O susto para muitas pessoas no Bairro Residencial Gualter Monteiro foi tão grande que várias delas abandonaram suas casas e ainda não tinham retornado ontem. A vizinha da doméstica Valdirene Aparecida Santana, de 49, chamada Aparecida, foi uma delas. “Quando o tremor começou foi uma correria, gente falando sem parar e vindo para o meio da rua, outros fugindo. Minha vizinha tem problema de saúde e passou mal. Ficou chorando, com medo, apavorada. Dizia que não queria morrer e a sobrinha dela veio correndo e a levou para o posto de saúde. Estava com a pressão muito alta e pelo jeito não volta tão cedo, porque levou muitas roupas”, conta.
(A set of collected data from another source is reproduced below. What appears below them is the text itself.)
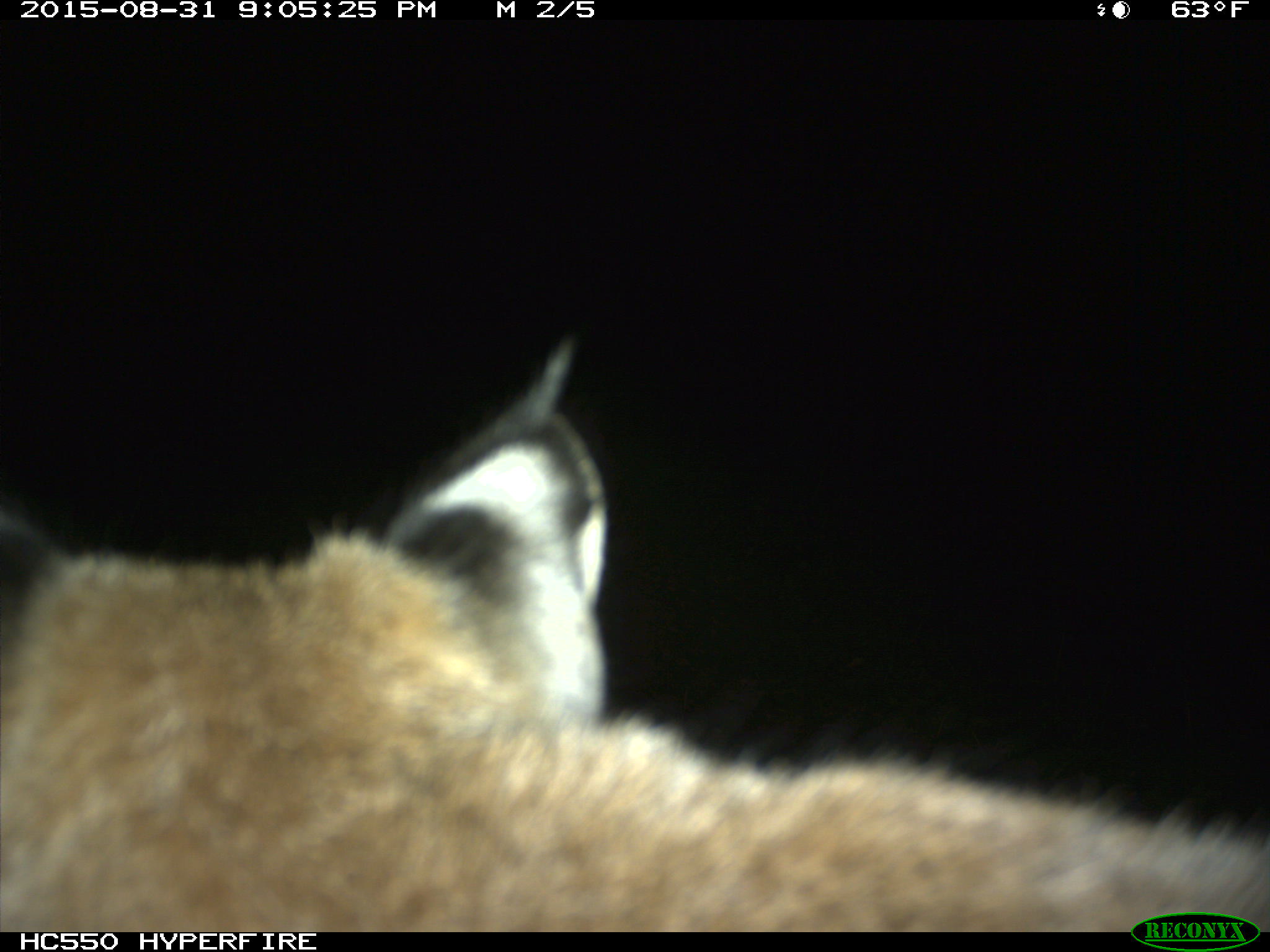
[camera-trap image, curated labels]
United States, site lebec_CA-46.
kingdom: Animalia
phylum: Chordata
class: Mammalia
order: Carnivora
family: Felidae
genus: Lynx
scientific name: Lynx rufus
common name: bobcat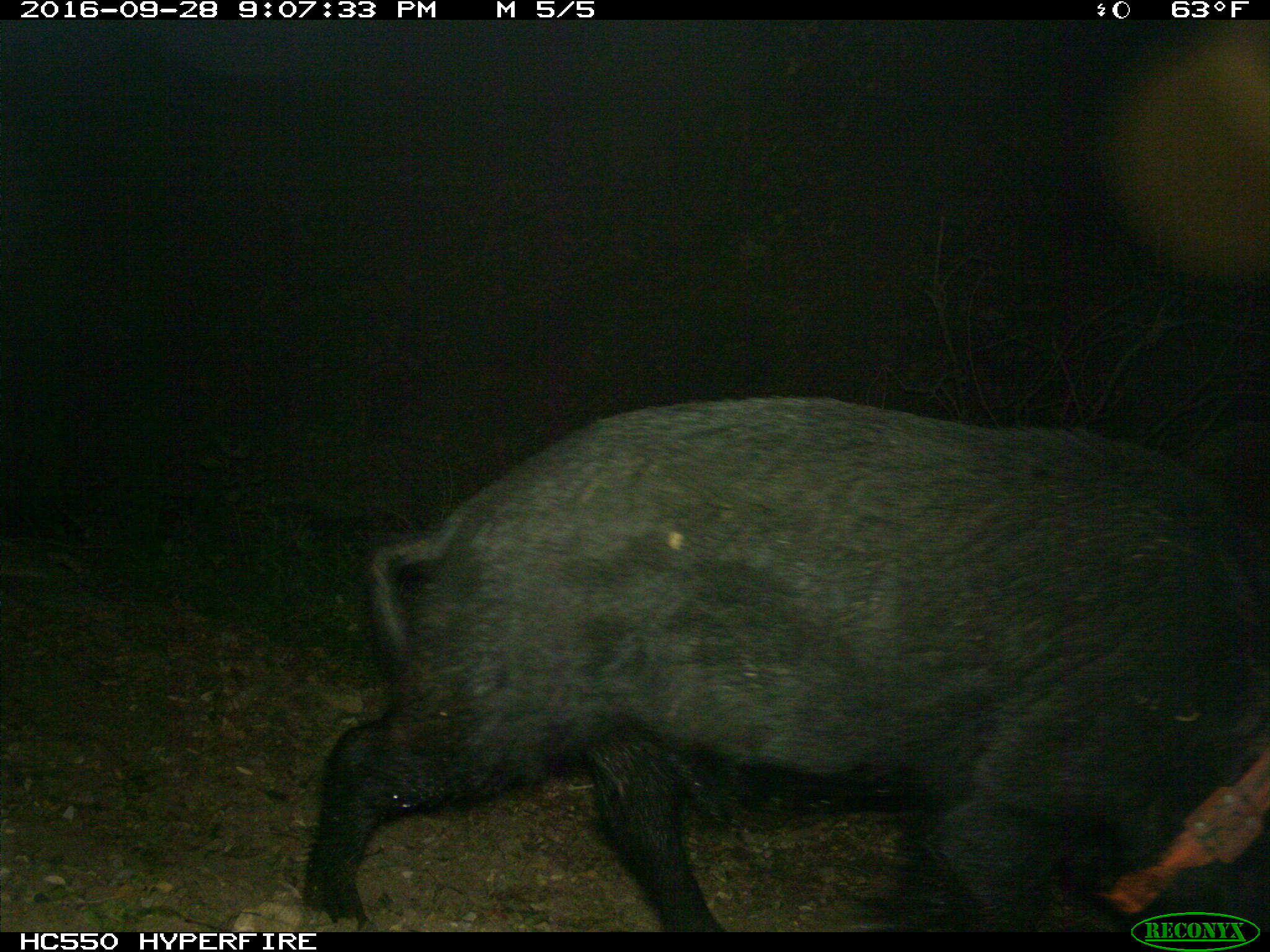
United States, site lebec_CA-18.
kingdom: Animalia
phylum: Chordata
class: Mammalia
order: Artiodactyla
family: Suidae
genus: Sus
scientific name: Sus scrofa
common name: wild boar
Sus scrofa (wild boar).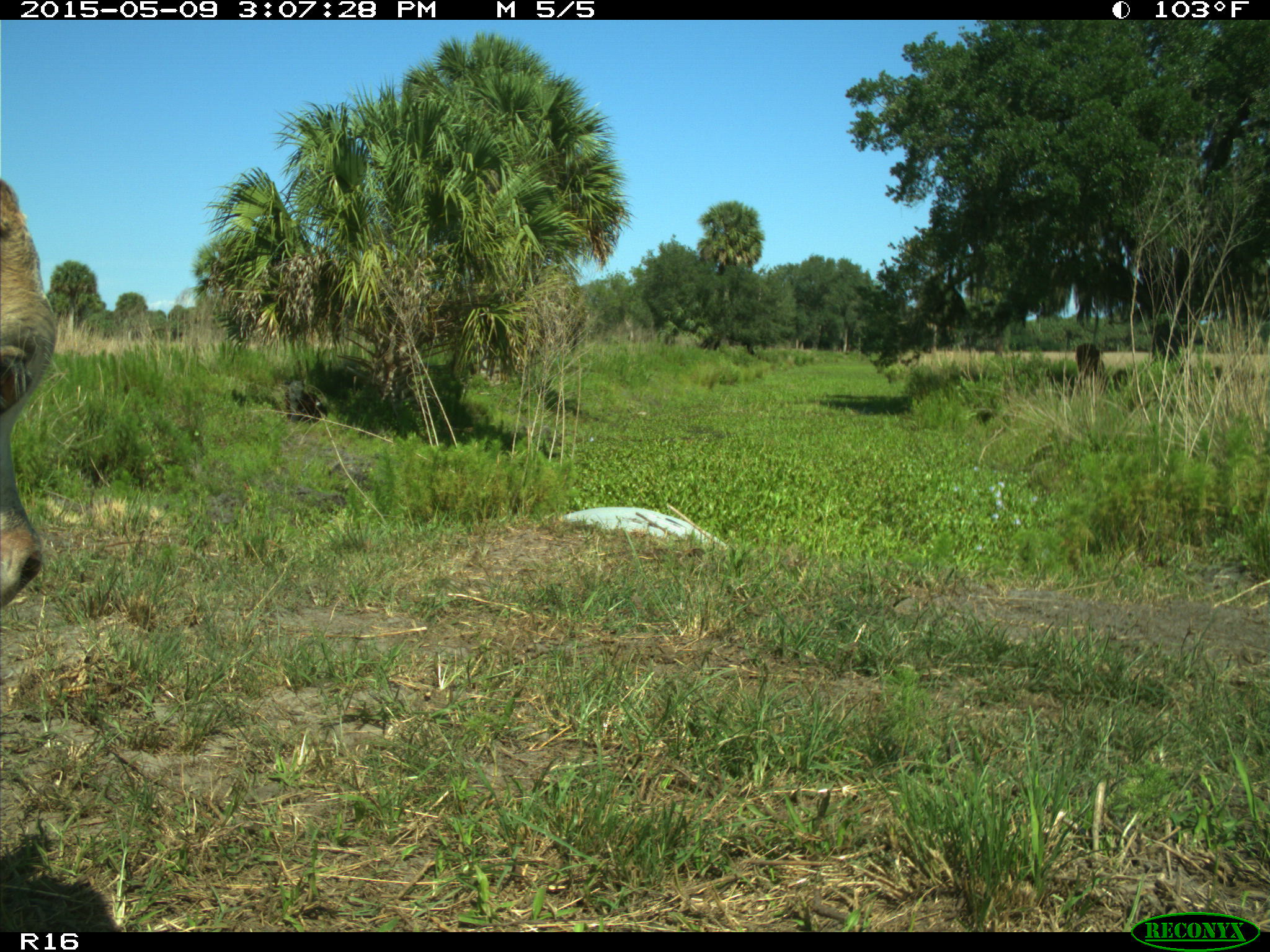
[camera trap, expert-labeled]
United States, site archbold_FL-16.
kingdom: Animalia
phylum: Chordata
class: Mammalia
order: Artiodactyla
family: Bovidae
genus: Bos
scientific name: Bos taurus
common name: domestic cow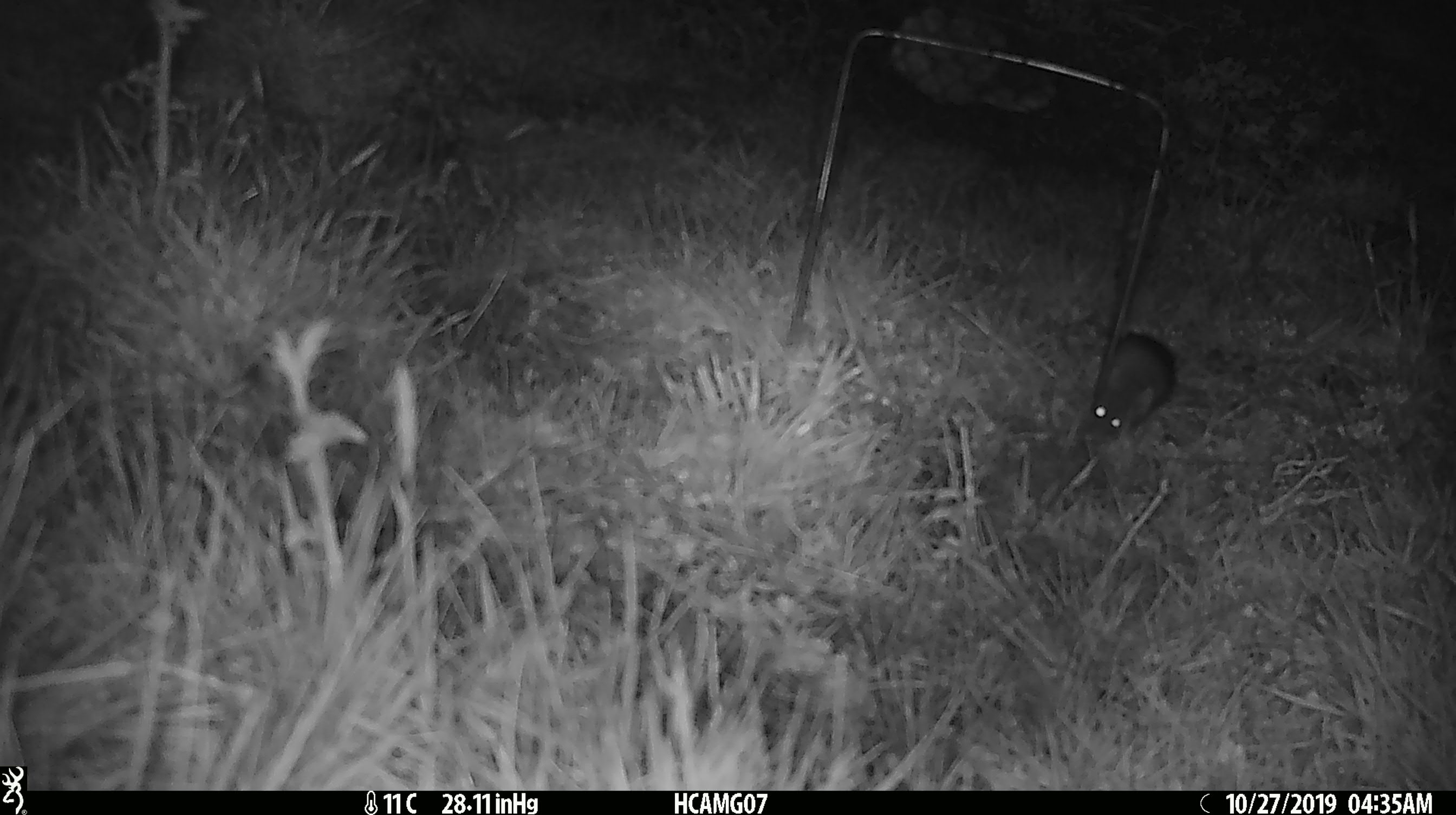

O estudante Gustavo Elias God de Araújo, de 22, estava em casa assistindo a uma partida de futebol quando viu sua casa toda tremer. “As janelas batiam com muita força. Tive certeza de que era a barragem. Todo mundo no WhatsApp estava se perguntando o que estava acontecendo. Tinha áudios de policiais falando. Fiquei olhando da minha porta, mas a barragem estava inteira. Mesmo assim, ninguém conseguiu dormir. A única coisa que podia fazer seria correr seguindo as placas com a rota de evacuação, mas preferi esperar, igual a muitas pessoas”, contou, sem saber evidenciado o risco que correria ele próprio e vários vizinhos em caso de um incidente real.
Vigilância é intensificada

A Agência Nacional de Mineração (ANM) determinou que as mineradoras CSN e Vale intensifiquem a inspeção e o monitoramento diário de nove de suas barragens no perímetro dos abalos sísmicos. Na manhã de ontem, técnicos da ANM vistoriaram as estruturas para assegurar que o fenômeno não provocou anomalia. Em Casa de Pedra e B4, da CSN, em Congonhas, foram analisados instrumentos como piezômetros, indicadores de níveis de água, drenos de fundo, cristas e ombreiras. Em Forquilha 1, 2, 3 e 4 e a Barragem Grupo, da Vale, em Ouro Preto, por já estarem em níveis 1,2 e 3 de emergência, os técnicos da ANM estão impedidos de entrar, mas puderam analisar os fatores de segurança por imagens feitas por drone e visitaram o centro de monitoramento geotécnico da empresa. As barragens Vigia e Auxiliar do Vigia também serão vistoriadas e a ANM exigiu da CSN relatórios para averiguar as condições das estruturas.